Jazz

jazz photo

In the jazz club I am talking to the saxophonist. He is a friend of my friend the Irishman. We are talking about Richard Ford.

The jazz club is small and mostly purple. The saxophonist is dressed like a man who has been kicked to death. He is a genius. He played using a reverb pedal. The sound was like an animated architectural pitch: the overpass slides over the fresh highway; the onramp includes itself.

There is a bar somewhere beyond my shoulder out of which I have been drinking gin and tonic. I become aware that we are being listened-to by the last point of the bar, furthest in the corner. The saxophonist is famous amongst jazz people and so I assume that he is the object of interest: but when the shape moves in, it is my arm it touches.

“I want to get to know you,” the shape says. It like being talked to by the bureau from Beauty and the Beast. “You seem interesting.”

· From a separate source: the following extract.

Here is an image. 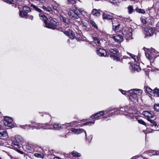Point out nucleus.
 <instances>
[{"instance_id": "nucleus-13", "label": "nucleus", "mask_w": 159, "mask_h": 159, "mask_svg": "<svg viewBox=\"0 0 159 159\" xmlns=\"http://www.w3.org/2000/svg\"><path fill=\"white\" fill-rule=\"evenodd\" d=\"M71 130L72 132H73L75 134H80L83 132V131H84L85 134V136H86V131L82 129H75L74 128H72Z\"/></svg>"}, {"instance_id": "nucleus-12", "label": "nucleus", "mask_w": 159, "mask_h": 159, "mask_svg": "<svg viewBox=\"0 0 159 159\" xmlns=\"http://www.w3.org/2000/svg\"><path fill=\"white\" fill-rule=\"evenodd\" d=\"M112 39L114 41L118 42L120 43L123 41V37L119 35L116 34L112 37Z\"/></svg>"}, {"instance_id": "nucleus-3", "label": "nucleus", "mask_w": 159, "mask_h": 159, "mask_svg": "<svg viewBox=\"0 0 159 159\" xmlns=\"http://www.w3.org/2000/svg\"><path fill=\"white\" fill-rule=\"evenodd\" d=\"M30 11V8L27 7H23V11L20 10L19 15L22 17H25V18H29L31 20H33V17L31 15H27L28 13Z\"/></svg>"}, {"instance_id": "nucleus-1", "label": "nucleus", "mask_w": 159, "mask_h": 159, "mask_svg": "<svg viewBox=\"0 0 159 159\" xmlns=\"http://www.w3.org/2000/svg\"><path fill=\"white\" fill-rule=\"evenodd\" d=\"M39 16L41 19L43 20L45 26L47 28L55 29L56 28V27L59 24V22L56 20H54L52 17H50L47 19V17L43 13L39 14Z\"/></svg>"}, {"instance_id": "nucleus-57", "label": "nucleus", "mask_w": 159, "mask_h": 159, "mask_svg": "<svg viewBox=\"0 0 159 159\" xmlns=\"http://www.w3.org/2000/svg\"><path fill=\"white\" fill-rule=\"evenodd\" d=\"M2 129H3L2 127V126L1 125H0V130Z\"/></svg>"}, {"instance_id": "nucleus-41", "label": "nucleus", "mask_w": 159, "mask_h": 159, "mask_svg": "<svg viewBox=\"0 0 159 159\" xmlns=\"http://www.w3.org/2000/svg\"><path fill=\"white\" fill-rule=\"evenodd\" d=\"M93 137L92 135H89L87 138H86V139L88 140L89 143H90Z\"/></svg>"}, {"instance_id": "nucleus-16", "label": "nucleus", "mask_w": 159, "mask_h": 159, "mask_svg": "<svg viewBox=\"0 0 159 159\" xmlns=\"http://www.w3.org/2000/svg\"><path fill=\"white\" fill-rule=\"evenodd\" d=\"M143 115L147 117L148 119L153 118L154 117V115L152 114L149 111H144L143 112Z\"/></svg>"}, {"instance_id": "nucleus-51", "label": "nucleus", "mask_w": 159, "mask_h": 159, "mask_svg": "<svg viewBox=\"0 0 159 159\" xmlns=\"http://www.w3.org/2000/svg\"><path fill=\"white\" fill-rule=\"evenodd\" d=\"M150 119V118H148L147 119L148 121H149L150 123H151L152 124L154 122V121Z\"/></svg>"}, {"instance_id": "nucleus-14", "label": "nucleus", "mask_w": 159, "mask_h": 159, "mask_svg": "<svg viewBox=\"0 0 159 159\" xmlns=\"http://www.w3.org/2000/svg\"><path fill=\"white\" fill-rule=\"evenodd\" d=\"M104 112L105 111H101L91 116V117L93 119L99 118L104 114Z\"/></svg>"}, {"instance_id": "nucleus-40", "label": "nucleus", "mask_w": 159, "mask_h": 159, "mask_svg": "<svg viewBox=\"0 0 159 159\" xmlns=\"http://www.w3.org/2000/svg\"><path fill=\"white\" fill-rule=\"evenodd\" d=\"M151 52H152L153 53V52H154L155 53V54H158V53L159 54L157 55V56H159V52H158L156 51L155 50V49H154L153 48H151Z\"/></svg>"}, {"instance_id": "nucleus-4", "label": "nucleus", "mask_w": 159, "mask_h": 159, "mask_svg": "<svg viewBox=\"0 0 159 159\" xmlns=\"http://www.w3.org/2000/svg\"><path fill=\"white\" fill-rule=\"evenodd\" d=\"M79 10L75 7H73L72 9L68 12V15L71 18L77 19L79 17Z\"/></svg>"}, {"instance_id": "nucleus-8", "label": "nucleus", "mask_w": 159, "mask_h": 159, "mask_svg": "<svg viewBox=\"0 0 159 159\" xmlns=\"http://www.w3.org/2000/svg\"><path fill=\"white\" fill-rule=\"evenodd\" d=\"M144 30L145 32V34L146 36H152L155 30L154 28L152 27H145L144 28Z\"/></svg>"}, {"instance_id": "nucleus-34", "label": "nucleus", "mask_w": 159, "mask_h": 159, "mask_svg": "<svg viewBox=\"0 0 159 159\" xmlns=\"http://www.w3.org/2000/svg\"><path fill=\"white\" fill-rule=\"evenodd\" d=\"M138 121L139 123L146 126V123L142 120L138 119Z\"/></svg>"}, {"instance_id": "nucleus-64", "label": "nucleus", "mask_w": 159, "mask_h": 159, "mask_svg": "<svg viewBox=\"0 0 159 159\" xmlns=\"http://www.w3.org/2000/svg\"><path fill=\"white\" fill-rule=\"evenodd\" d=\"M12 159H18L17 158H13Z\"/></svg>"}, {"instance_id": "nucleus-29", "label": "nucleus", "mask_w": 159, "mask_h": 159, "mask_svg": "<svg viewBox=\"0 0 159 159\" xmlns=\"http://www.w3.org/2000/svg\"><path fill=\"white\" fill-rule=\"evenodd\" d=\"M109 51L110 52L114 54H116L118 52V50L115 48L110 49L109 50Z\"/></svg>"}, {"instance_id": "nucleus-58", "label": "nucleus", "mask_w": 159, "mask_h": 159, "mask_svg": "<svg viewBox=\"0 0 159 159\" xmlns=\"http://www.w3.org/2000/svg\"><path fill=\"white\" fill-rule=\"evenodd\" d=\"M43 113H40V114L41 116H43Z\"/></svg>"}, {"instance_id": "nucleus-31", "label": "nucleus", "mask_w": 159, "mask_h": 159, "mask_svg": "<svg viewBox=\"0 0 159 159\" xmlns=\"http://www.w3.org/2000/svg\"><path fill=\"white\" fill-rule=\"evenodd\" d=\"M35 157H37L43 158V155L42 154L36 153L34 154Z\"/></svg>"}, {"instance_id": "nucleus-9", "label": "nucleus", "mask_w": 159, "mask_h": 159, "mask_svg": "<svg viewBox=\"0 0 159 159\" xmlns=\"http://www.w3.org/2000/svg\"><path fill=\"white\" fill-rule=\"evenodd\" d=\"M23 140L22 137L20 135H17L15 136V140L13 141L12 144L19 147L20 146L19 143L21 142Z\"/></svg>"}, {"instance_id": "nucleus-44", "label": "nucleus", "mask_w": 159, "mask_h": 159, "mask_svg": "<svg viewBox=\"0 0 159 159\" xmlns=\"http://www.w3.org/2000/svg\"><path fill=\"white\" fill-rule=\"evenodd\" d=\"M129 116L131 118L134 119L135 117V116L134 115V113H131L129 114Z\"/></svg>"}, {"instance_id": "nucleus-28", "label": "nucleus", "mask_w": 159, "mask_h": 159, "mask_svg": "<svg viewBox=\"0 0 159 159\" xmlns=\"http://www.w3.org/2000/svg\"><path fill=\"white\" fill-rule=\"evenodd\" d=\"M72 155L74 157H80L81 154L80 153H78L77 152L73 151L71 152Z\"/></svg>"}, {"instance_id": "nucleus-20", "label": "nucleus", "mask_w": 159, "mask_h": 159, "mask_svg": "<svg viewBox=\"0 0 159 159\" xmlns=\"http://www.w3.org/2000/svg\"><path fill=\"white\" fill-rule=\"evenodd\" d=\"M128 109V107H121L120 108V112L122 111V112L121 113L120 112V113L121 114H123L125 115H128V114H127L125 113V112L127 111Z\"/></svg>"}, {"instance_id": "nucleus-48", "label": "nucleus", "mask_w": 159, "mask_h": 159, "mask_svg": "<svg viewBox=\"0 0 159 159\" xmlns=\"http://www.w3.org/2000/svg\"><path fill=\"white\" fill-rule=\"evenodd\" d=\"M141 21H142V23L143 24H146V20H145V19L142 18L141 19Z\"/></svg>"}, {"instance_id": "nucleus-33", "label": "nucleus", "mask_w": 159, "mask_h": 159, "mask_svg": "<svg viewBox=\"0 0 159 159\" xmlns=\"http://www.w3.org/2000/svg\"><path fill=\"white\" fill-rule=\"evenodd\" d=\"M108 1L110 3L114 5L117 4V3L119 2L118 0H108Z\"/></svg>"}, {"instance_id": "nucleus-5", "label": "nucleus", "mask_w": 159, "mask_h": 159, "mask_svg": "<svg viewBox=\"0 0 159 159\" xmlns=\"http://www.w3.org/2000/svg\"><path fill=\"white\" fill-rule=\"evenodd\" d=\"M3 123L5 125L8 127H13L14 125L13 123V120L11 118L8 116H5L4 118Z\"/></svg>"}, {"instance_id": "nucleus-30", "label": "nucleus", "mask_w": 159, "mask_h": 159, "mask_svg": "<svg viewBox=\"0 0 159 159\" xmlns=\"http://www.w3.org/2000/svg\"><path fill=\"white\" fill-rule=\"evenodd\" d=\"M110 57L112 59H113L114 60H115L116 61H120V58L117 56H116L114 55H112L110 56Z\"/></svg>"}, {"instance_id": "nucleus-42", "label": "nucleus", "mask_w": 159, "mask_h": 159, "mask_svg": "<svg viewBox=\"0 0 159 159\" xmlns=\"http://www.w3.org/2000/svg\"><path fill=\"white\" fill-rule=\"evenodd\" d=\"M94 123V121L93 122L92 121H90V122H87L84 123H83L84 125H91V124H93Z\"/></svg>"}, {"instance_id": "nucleus-25", "label": "nucleus", "mask_w": 159, "mask_h": 159, "mask_svg": "<svg viewBox=\"0 0 159 159\" xmlns=\"http://www.w3.org/2000/svg\"><path fill=\"white\" fill-rule=\"evenodd\" d=\"M128 12L129 14H131L134 11L133 7L132 6L129 5L128 7Z\"/></svg>"}, {"instance_id": "nucleus-26", "label": "nucleus", "mask_w": 159, "mask_h": 159, "mask_svg": "<svg viewBox=\"0 0 159 159\" xmlns=\"http://www.w3.org/2000/svg\"><path fill=\"white\" fill-rule=\"evenodd\" d=\"M89 22L92 25V26L94 28H95L97 30L98 29V28L97 25L93 21L90 20L89 21Z\"/></svg>"}, {"instance_id": "nucleus-10", "label": "nucleus", "mask_w": 159, "mask_h": 159, "mask_svg": "<svg viewBox=\"0 0 159 159\" xmlns=\"http://www.w3.org/2000/svg\"><path fill=\"white\" fill-rule=\"evenodd\" d=\"M53 9L59 13L61 14L63 12V7L57 3L54 4Z\"/></svg>"}, {"instance_id": "nucleus-46", "label": "nucleus", "mask_w": 159, "mask_h": 159, "mask_svg": "<svg viewBox=\"0 0 159 159\" xmlns=\"http://www.w3.org/2000/svg\"><path fill=\"white\" fill-rule=\"evenodd\" d=\"M152 126H154L155 127H158L157 124L154 121L152 123Z\"/></svg>"}, {"instance_id": "nucleus-19", "label": "nucleus", "mask_w": 159, "mask_h": 159, "mask_svg": "<svg viewBox=\"0 0 159 159\" xmlns=\"http://www.w3.org/2000/svg\"><path fill=\"white\" fill-rule=\"evenodd\" d=\"M7 133L6 131L0 132V139H4L7 138Z\"/></svg>"}, {"instance_id": "nucleus-27", "label": "nucleus", "mask_w": 159, "mask_h": 159, "mask_svg": "<svg viewBox=\"0 0 159 159\" xmlns=\"http://www.w3.org/2000/svg\"><path fill=\"white\" fill-rule=\"evenodd\" d=\"M92 13L93 14V15L95 16H98L100 15V13L98 12L97 10L95 9H93V10Z\"/></svg>"}, {"instance_id": "nucleus-17", "label": "nucleus", "mask_w": 159, "mask_h": 159, "mask_svg": "<svg viewBox=\"0 0 159 159\" xmlns=\"http://www.w3.org/2000/svg\"><path fill=\"white\" fill-rule=\"evenodd\" d=\"M102 17L103 19L109 20L112 19L113 18V16L110 14H107L104 12L102 15Z\"/></svg>"}, {"instance_id": "nucleus-18", "label": "nucleus", "mask_w": 159, "mask_h": 159, "mask_svg": "<svg viewBox=\"0 0 159 159\" xmlns=\"http://www.w3.org/2000/svg\"><path fill=\"white\" fill-rule=\"evenodd\" d=\"M75 121H73L70 123H67L65 124L61 125V129L66 128L67 127H70L73 126L74 125V123Z\"/></svg>"}, {"instance_id": "nucleus-37", "label": "nucleus", "mask_w": 159, "mask_h": 159, "mask_svg": "<svg viewBox=\"0 0 159 159\" xmlns=\"http://www.w3.org/2000/svg\"><path fill=\"white\" fill-rule=\"evenodd\" d=\"M154 108L155 111H159V104L155 105L154 107Z\"/></svg>"}, {"instance_id": "nucleus-52", "label": "nucleus", "mask_w": 159, "mask_h": 159, "mask_svg": "<svg viewBox=\"0 0 159 159\" xmlns=\"http://www.w3.org/2000/svg\"><path fill=\"white\" fill-rule=\"evenodd\" d=\"M97 44L99 45L100 44V41L99 39L96 42H95Z\"/></svg>"}, {"instance_id": "nucleus-2", "label": "nucleus", "mask_w": 159, "mask_h": 159, "mask_svg": "<svg viewBox=\"0 0 159 159\" xmlns=\"http://www.w3.org/2000/svg\"><path fill=\"white\" fill-rule=\"evenodd\" d=\"M31 123L34 125V128L37 129L43 128L44 129L59 130L61 129V124H55L52 126L48 125L47 123L45 124H42L37 123L35 122H32Z\"/></svg>"}, {"instance_id": "nucleus-11", "label": "nucleus", "mask_w": 159, "mask_h": 159, "mask_svg": "<svg viewBox=\"0 0 159 159\" xmlns=\"http://www.w3.org/2000/svg\"><path fill=\"white\" fill-rule=\"evenodd\" d=\"M98 55L100 57H105L107 55L106 51L104 49L99 48L97 50Z\"/></svg>"}, {"instance_id": "nucleus-61", "label": "nucleus", "mask_w": 159, "mask_h": 159, "mask_svg": "<svg viewBox=\"0 0 159 159\" xmlns=\"http://www.w3.org/2000/svg\"><path fill=\"white\" fill-rule=\"evenodd\" d=\"M2 144V142L0 141V145H1Z\"/></svg>"}, {"instance_id": "nucleus-55", "label": "nucleus", "mask_w": 159, "mask_h": 159, "mask_svg": "<svg viewBox=\"0 0 159 159\" xmlns=\"http://www.w3.org/2000/svg\"><path fill=\"white\" fill-rule=\"evenodd\" d=\"M54 159H61V158H60L58 157H55L54 158Z\"/></svg>"}, {"instance_id": "nucleus-24", "label": "nucleus", "mask_w": 159, "mask_h": 159, "mask_svg": "<svg viewBox=\"0 0 159 159\" xmlns=\"http://www.w3.org/2000/svg\"><path fill=\"white\" fill-rule=\"evenodd\" d=\"M114 23L112 22V27L113 30L116 31L118 30L119 29L120 24H118L116 25H114Z\"/></svg>"}, {"instance_id": "nucleus-50", "label": "nucleus", "mask_w": 159, "mask_h": 159, "mask_svg": "<svg viewBox=\"0 0 159 159\" xmlns=\"http://www.w3.org/2000/svg\"><path fill=\"white\" fill-rule=\"evenodd\" d=\"M93 40L94 41V42H96L98 40V39L97 38L95 37H93Z\"/></svg>"}, {"instance_id": "nucleus-38", "label": "nucleus", "mask_w": 159, "mask_h": 159, "mask_svg": "<svg viewBox=\"0 0 159 159\" xmlns=\"http://www.w3.org/2000/svg\"><path fill=\"white\" fill-rule=\"evenodd\" d=\"M62 20L64 22L67 24L69 23L70 21H69L67 19H66L65 17H62Z\"/></svg>"}, {"instance_id": "nucleus-6", "label": "nucleus", "mask_w": 159, "mask_h": 159, "mask_svg": "<svg viewBox=\"0 0 159 159\" xmlns=\"http://www.w3.org/2000/svg\"><path fill=\"white\" fill-rule=\"evenodd\" d=\"M129 93L131 97H132L135 99H136L137 95L139 93L141 94L142 93V91L139 89H133L132 90H130L129 91Z\"/></svg>"}, {"instance_id": "nucleus-43", "label": "nucleus", "mask_w": 159, "mask_h": 159, "mask_svg": "<svg viewBox=\"0 0 159 159\" xmlns=\"http://www.w3.org/2000/svg\"><path fill=\"white\" fill-rule=\"evenodd\" d=\"M145 53V55H146V57L147 58H148V59L149 60H150L152 59V57L150 56V55H149V53Z\"/></svg>"}, {"instance_id": "nucleus-36", "label": "nucleus", "mask_w": 159, "mask_h": 159, "mask_svg": "<svg viewBox=\"0 0 159 159\" xmlns=\"http://www.w3.org/2000/svg\"><path fill=\"white\" fill-rule=\"evenodd\" d=\"M136 11L137 12H139V13L144 14L145 13V11L141 9H138L136 10Z\"/></svg>"}, {"instance_id": "nucleus-54", "label": "nucleus", "mask_w": 159, "mask_h": 159, "mask_svg": "<svg viewBox=\"0 0 159 159\" xmlns=\"http://www.w3.org/2000/svg\"><path fill=\"white\" fill-rule=\"evenodd\" d=\"M18 152L21 154H23L24 153V152L23 151L20 150H18Z\"/></svg>"}, {"instance_id": "nucleus-21", "label": "nucleus", "mask_w": 159, "mask_h": 159, "mask_svg": "<svg viewBox=\"0 0 159 159\" xmlns=\"http://www.w3.org/2000/svg\"><path fill=\"white\" fill-rule=\"evenodd\" d=\"M31 7H33L34 9L38 11V12L40 13H40H43L42 12V11L41 9H40V8H39L37 7L36 6L34 5H31Z\"/></svg>"}, {"instance_id": "nucleus-39", "label": "nucleus", "mask_w": 159, "mask_h": 159, "mask_svg": "<svg viewBox=\"0 0 159 159\" xmlns=\"http://www.w3.org/2000/svg\"><path fill=\"white\" fill-rule=\"evenodd\" d=\"M155 95H157V96L159 97V90L157 88L155 89Z\"/></svg>"}, {"instance_id": "nucleus-15", "label": "nucleus", "mask_w": 159, "mask_h": 159, "mask_svg": "<svg viewBox=\"0 0 159 159\" xmlns=\"http://www.w3.org/2000/svg\"><path fill=\"white\" fill-rule=\"evenodd\" d=\"M144 88L145 91L146 92L152 96H155V89L154 90H152L151 88L147 87H145Z\"/></svg>"}, {"instance_id": "nucleus-23", "label": "nucleus", "mask_w": 159, "mask_h": 159, "mask_svg": "<svg viewBox=\"0 0 159 159\" xmlns=\"http://www.w3.org/2000/svg\"><path fill=\"white\" fill-rule=\"evenodd\" d=\"M42 8L44 11H46L49 12H50L51 11H52V9L50 7H46L43 6Z\"/></svg>"}, {"instance_id": "nucleus-32", "label": "nucleus", "mask_w": 159, "mask_h": 159, "mask_svg": "<svg viewBox=\"0 0 159 159\" xmlns=\"http://www.w3.org/2000/svg\"><path fill=\"white\" fill-rule=\"evenodd\" d=\"M129 55L131 56V57L134 60V61L137 62L138 61V59L137 56L131 53H129Z\"/></svg>"}, {"instance_id": "nucleus-7", "label": "nucleus", "mask_w": 159, "mask_h": 159, "mask_svg": "<svg viewBox=\"0 0 159 159\" xmlns=\"http://www.w3.org/2000/svg\"><path fill=\"white\" fill-rule=\"evenodd\" d=\"M64 33L72 39H74L75 37L74 32L69 28H65Z\"/></svg>"}, {"instance_id": "nucleus-35", "label": "nucleus", "mask_w": 159, "mask_h": 159, "mask_svg": "<svg viewBox=\"0 0 159 159\" xmlns=\"http://www.w3.org/2000/svg\"><path fill=\"white\" fill-rule=\"evenodd\" d=\"M151 152L152 153H153V154H152V155H159V151H154L151 150L149 152Z\"/></svg>"}, {"instance_id": "nucleus-49", "label": "nucleus", "mask_w": 159, "mask_h": 159, "mask_svg": "<svg viewBox=\"0 0 159 159\" xmlns=\"http://www.w3.org/2000/svg\"><path fill=\"white\" fill-rule=\"evenodd\" d=\"M93 40L94 41V42H96L98 40V39L97 38L95 37H93Z\"/></svg>"}, {"instance_id": "nucleus-59", "label": "nucleus", "mask_w": 159, "mask_h": 159, "mask_svg": "<svg viewBox=\"0 0 159 159\" xmlns=\"http://www.w3.org/2000/svg\"><path fill=\"white\" fill-rule=\"evenodd\" d=\"M26 126L27 127V128H28V127H30V125H26Z\"/></svg>"}, {"instance_id": "nucleus-53", "label": "nucleus", "mask_w": 159, "mask_h": 159, "mask_svg": "<svg viewBox=\"0 0 159 159\" xmlns=\"http://www.w3.org/2000/svg\"><path fill=\"white\" fill-rule=\"evenodd\" d=\"M7 3H8L9 4H14L13 3H12L10 1H9V0H7Z\"/></svg>"}, {"instance_id": "nucleus-62", "label": "nucleus", "mask_w": 159, "mask_h": 159, "mask_svg": "<svg viewBox=\"0 0 159 159\" xmlns=\"http://www.w3.org/2000/svg\"><path fill=\"white\" fill-rule=\"evenodd\" d=\"M8 154V155L10 156V153H7Z\"/></svg>"}, {"instance_id": "nucleus-45", "label": "nucleus", "mask_w": 159, "mask_h": 159, "mask_svg": "<svg viewBox=\"0 0 159 159\" xmlns=\"http://www.w3.org/2000/svg\"><path fill=\"white\" fill-rule=\"evenodd\" d=\"M26 148L29 150H32V148L29 145H26Z\"/></svg>"}, {"instance_id": "nucleus-22", "label": "nucleus", "mask_w": 159, "mask_h": 159, "mask_svg": "<svg viewBox=\"0 0 159 159\" xmlns=\"http://www.w3.org/2000/svg\"><path fill=\"white\" fill-rule=\"evenodd\" d=\"M132 67L134 70L139 71L140 70V67L137 65L133 64L132 65Z\"/></svg>"}, {"instance_id": "nucleus-56", "label": "nucleus", "mask_w": 159, "mask_h": 159, "mask_svg": "<svg viewBox=\"0 0 159 159\" xmlns=\"http://www.w3.org/2000/svg\"><path fill=\"white\" fill-rule=\"evenodd\" d=\"M115 109H112V110L109 109L108 111H107V112H108L111 111L113 110L114 111H115Z\"/></svg>"}, {"instance_id": "nucleus-63", "label": "nucleus", "mask_w": 159, "mask_h": 159, "mask_svg": "<svg viewBox=\"0 0 159 159\" xmlns=\"http://www.w3.org/2000/svg\"><path fill=\"white\" fill-rule=\"evenodd\" d=\"M69 2H71L73 1V0H68Z\"/></svg>"}, {"instance_id": "nucleus-47", "label": "nucleus", "mask_w": 159, "mask_h": 159, "mask_svg": "<svg viewBox=\"0 0 159 159\" xmlns=\"http://www.w3.org/2000/svg\"><path fill=\"white\" fill-rule=\"evenodd\" d=\"M119 90L121 92V93H122V94H123L124 95L126 94V93L127 92H126V91H124L122 89H119Z\"/></svg>"}, {"instance_id": "nucleus-60", "label": "nucleus", "mask_w": 159, "mask_h": 159, "mask_svg": "<svg viewBox=\"0 0 159 159\" xmlns=\"http://www.w3.org/2000/svg\"><path fill=\"white\" fill-rule=\"evenodd\" d=\"M84 26H87V24H85L84 25Z\"/></svg>"}]
</instances>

He is wearing a leather hat. He is extraordinarily drunk. It comes on him that he should feign interest in my friends. “What’s your name?” he says to the saxophonist, who takes a step backward. The giant man goes around the circle and demands to know each man’s name. Then he takes my hand (my hand is a pebble down a well). The giant man looks like actor X. “I’d like to get to know you,” he says, moved.

Quickly he wants to know if the Irishman is married to me. “We’re mutual acquaintances,” says my enemy the Irishman. He means we are acquainted with one another, mutually.

The giant has a friend who wants to leave. The giant moves with his friend like an executive toy in zero g. Paused at the door, light is on the pronounced T of the friend’s cheeks and nose; he is smiling tight as a kroisos. He is unmistakably actor Y, which means that the huge drunk man is actor X.

Actor X tidals back to us. “Are you English?” he realizes at me, but I am not. “Are you English?” he asks the Irishman, who says “Not quite.”

After this I am a hit on the LA jazz scene. All the unkempt men with their big black cases want to hear my story. The jazz club is in Japantown, in a storied courtyard, up the little layers in an elevator. The shops are shut. Pink toys, slim notebooks and whitening masks in the windows, clean and deep in plastic as a drugstore.